Wendi and I have been married for nineteen years. If we were an agency or consultancy of some sort, we could claim 38 years of marriage experience between us. Sounds impressive put that way. “Put our 38 years of marital experience to work for you!”
(Note to self: look into monetization of marriage.)
From my vast stores of lessons learned, I offer the following relationship advice.
1. Money matters when you don’t have any
Living check to check creates stress that can spark arguments when your desires conflict with those of your partner. A purely hypothetical example that totally happened: I wanted $100 worth of comics each week, and Wendi wanted to eat. With limited income, something had to give.
Fortunately, we can afford food again.
2. Unite against a common enemy
It’s human nature to unite against whoever is winning. Adding a willful and uncontrollable being to the family can give the two of you something to oppose together. A cat or a particularly spastic dog is the ideal marital companion, providing an unceasing stream of objectionable behavior that you have to find some way to jointly foil and suppress.
Do not attempt to use children for this purpose. They’re cunning enough to turn the tables on you, and if treated with hostility they may grow up and write essays about what a jerk you are.
3. Don’t sweat the small stuff
Does your honey have a turn of phrase that drives you crazy? Does your baby have an inexplicable fondness for a certain singer whose voice drags nails on the chalkboard of your mind? Let it go. If you can’t handle those things, you’ll never survive issues like unemployment and Japanese schoolgirl figurines.
4. Your face is less important than your relationship
You’ve done something stupid. You were wrong. You made a mistake. Your instinct is to save face in front of your partner so they’ll see you as the perfect being you think they think you are.
--------
Problems to work on:
[1] Copy out the marriage advice piece starting at the words "(Note to self: look" and ending after "afford food again.", changing "comics" to "video games".
[2] Continue the marriage advice essay from its last sentence.
--------
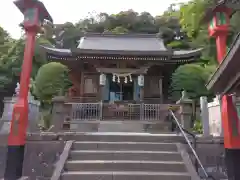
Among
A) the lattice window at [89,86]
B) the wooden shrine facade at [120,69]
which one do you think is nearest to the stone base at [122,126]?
the wooden shrine facade at [120,69]

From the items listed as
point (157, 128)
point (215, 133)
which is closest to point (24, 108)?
point (215, 133)

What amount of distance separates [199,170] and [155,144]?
1314 mm

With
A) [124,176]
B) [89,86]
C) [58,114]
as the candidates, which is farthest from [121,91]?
[124,176]

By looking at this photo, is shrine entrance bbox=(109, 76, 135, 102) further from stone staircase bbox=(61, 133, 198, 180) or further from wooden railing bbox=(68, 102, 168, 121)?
stone staircase bbox=(61, 133, 198, 180)

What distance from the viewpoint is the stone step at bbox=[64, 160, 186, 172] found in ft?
18.3

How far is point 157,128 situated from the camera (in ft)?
37.4

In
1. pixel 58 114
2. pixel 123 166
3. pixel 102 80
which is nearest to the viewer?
pixel 123 166

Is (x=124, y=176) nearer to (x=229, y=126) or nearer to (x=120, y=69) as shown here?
(x=229, y=126)

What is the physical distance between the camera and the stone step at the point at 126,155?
599 centimetres

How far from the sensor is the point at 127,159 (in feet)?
19.7

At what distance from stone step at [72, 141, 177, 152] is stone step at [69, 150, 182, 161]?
329 mm

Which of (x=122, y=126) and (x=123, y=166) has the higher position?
(x=122, y=126)

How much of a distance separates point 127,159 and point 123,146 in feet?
1.84

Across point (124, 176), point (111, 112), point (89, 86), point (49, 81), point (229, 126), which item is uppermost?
point (49, 81)
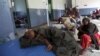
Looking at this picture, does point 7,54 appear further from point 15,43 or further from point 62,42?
point 62,42

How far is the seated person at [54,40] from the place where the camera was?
294cm

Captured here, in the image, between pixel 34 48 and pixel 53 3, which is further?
pixel 53 3

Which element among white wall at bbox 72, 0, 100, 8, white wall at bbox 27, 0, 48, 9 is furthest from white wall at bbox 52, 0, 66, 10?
white wall at bbox 27, 0, 48, 9

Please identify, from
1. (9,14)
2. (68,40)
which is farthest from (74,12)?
(68,40)

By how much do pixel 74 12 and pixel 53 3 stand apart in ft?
6.33

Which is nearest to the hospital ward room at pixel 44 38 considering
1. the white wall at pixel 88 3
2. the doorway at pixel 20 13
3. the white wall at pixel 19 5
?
the doorway at pixel 20 13

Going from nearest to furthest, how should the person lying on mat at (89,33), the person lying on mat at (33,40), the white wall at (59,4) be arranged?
the person lying on mat at (33,40) → the person lying on mat at (89,33) → the white wall at (59,4)

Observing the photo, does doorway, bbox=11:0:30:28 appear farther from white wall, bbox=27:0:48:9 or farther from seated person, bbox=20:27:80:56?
seated person, bbox=20:27:80:56

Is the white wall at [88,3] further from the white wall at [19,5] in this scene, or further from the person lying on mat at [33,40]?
the person lying on mat at [33,40]

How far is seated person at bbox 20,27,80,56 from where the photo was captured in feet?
9.64

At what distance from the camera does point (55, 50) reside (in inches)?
116

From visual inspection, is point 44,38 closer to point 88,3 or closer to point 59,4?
point 59,4

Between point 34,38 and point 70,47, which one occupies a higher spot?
point 34,38

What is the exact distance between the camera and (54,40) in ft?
9.86
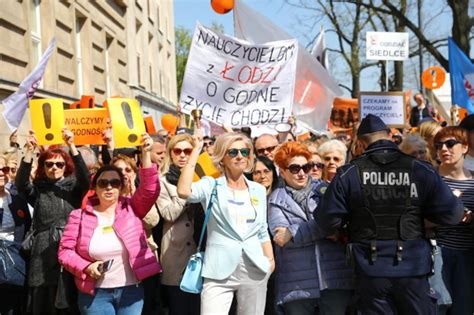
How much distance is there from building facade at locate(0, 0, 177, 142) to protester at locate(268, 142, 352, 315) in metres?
7.58

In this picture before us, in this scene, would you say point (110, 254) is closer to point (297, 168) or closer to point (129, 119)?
point (129, 119)

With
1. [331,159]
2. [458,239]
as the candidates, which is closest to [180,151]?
[331,159]

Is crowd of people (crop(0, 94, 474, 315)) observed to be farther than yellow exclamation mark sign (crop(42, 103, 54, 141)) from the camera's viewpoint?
No

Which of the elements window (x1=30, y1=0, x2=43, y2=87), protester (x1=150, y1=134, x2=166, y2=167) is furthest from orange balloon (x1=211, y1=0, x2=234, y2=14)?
window (x1=30, y1=0, x2=43, y2=87)

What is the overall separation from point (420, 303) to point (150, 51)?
84.4 feet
--------
Answer set:
[1]
(Note to self: look into monetization of marriage.)
From my vast stores of lessons learned, I offer the following relationship advice.
1. Money matters when you don’t have any
Living check to check creates stress that can spark arguments when your desires conflict with those of your partner. A purely hypothetical example that totally happened: I wanted $100 worth of video games each week, and Wendi wanted to eat. With limited income, something had to give.
Fortunately, we can afford food again.

[2]
Well, you’re not perfect. Everybody already knows it, especially the ones who live with you. Admitting to errors builds trust both ways and brings you closer together.
Of course if your mistake involves getting closer to another partner, I would humbly suggest your face is beyond the power of plastic surgery to repair.
Wendi has learned to accept seeing a zombie movie every now and again. She even enjoys them on occasion. This is the ultimate secret of our marriage. It’s sympathetic magic; just as zombies are hard to kill, so is our marriage.
Just ignore the shambling, rotting horror stuff. The analogy sort of falls to pieces there. So to speak.
The actual importance of this lesson is that it’s clearly so personal that it’s utterly useless as general advice. This is the internet. It’s not much like a series of tubes, but it’s a lot like millions of people sharing their thoughts without anything like facts or research. If you’re seriously expecting to find useful advice on the net about a topic with any degree of subjectivity, you’re going to be quickly surrounded by zombies.